Xavier: My final question is; what advice would you give a Jamaican or anyone that is moving to Australia?
Samantha: Well, on the funnier side of things, when they come here, maybe this is just my perception maybe it’s just me, but I thought, when I came here that I would just basically see kangaroos jumping around; that’s not the case. People do ask me that and they actually have a fear because they’re thinking how am I going to operate with walking on the road and seeing the kangaroos. That doesn’t happen here in the city at least. But when you go into the bush, or in the more rural areas, you can see the kangaroos. I must tell you maybe Australians will be upset with me, but I must tell people coming to Australia. They always do this to international people; they tell international people that they should walk around and look up in the trees because they are dropped bears here, meaning a bear is going to drop on you. There is no such thing. That’s just a myth or a joke for international students. On a more serious note, though, it depends on the reason why you’re coming to Australia. So for example I came for educational purposes. Because the cost of living in Australia is really high, I would suggest, if you’re coming to study, try to obtain a scholarship. Australia has many scholarships for international students. In particular, there is an Australian Postgraduate award, or the Endeavor Award that’s awarded to specifically international students, but the local universities, they do have scholarship packages for students. So I would recommend taking advantage of that. And just researching the best university.

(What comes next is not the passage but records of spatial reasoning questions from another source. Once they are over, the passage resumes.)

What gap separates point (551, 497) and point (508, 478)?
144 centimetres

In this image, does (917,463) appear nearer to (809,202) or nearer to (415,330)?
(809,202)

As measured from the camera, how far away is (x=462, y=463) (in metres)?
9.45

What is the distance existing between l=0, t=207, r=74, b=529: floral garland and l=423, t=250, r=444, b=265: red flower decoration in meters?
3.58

I went to Curtin. So I’m only able to speak with confidence about the experience there. I’ve heard that the other universities are equally good but I wouldn’t be speaking from a place of knowledge; do your own research, but I can vouch for Curtin University. If you’re coming for work purposes, that’s also important as well but I would suggest an easy transition here is to look at the list that Australia currently … they have a list with the top, maybe 100, and maybe top 50; they call it a skilled migration list. So if you’re wanting to migrate here, you look at that list, and you determine whether or not one of your occupation fits within that list because you’re more likely to receive a visa, but even if you don’t want to move here, and you just want to come for working opportunities, it would still be useful to look at the list because at least you would know, the skilled occupations that Australia is currently seeking.
Xavier: Well, Samantha Kay, thank you for staying up with us. And I wish you all the success in the world. You and I will see each other online like we typically do, and I hope you get your guinep. I hope whatever event you’re going to Jamaica, do guinep season so that you can get your guineps.
Samantha: I’m sure Jamaicans are watching now; I’m making this public service announcement that we can get into a deal of how I am going to get the guineps. Feel free to reach out to me.
Xavier: Thanks again for joining us and you have a great day and blessings to your family.
Samantha: Thank you so much Xavier, same to you.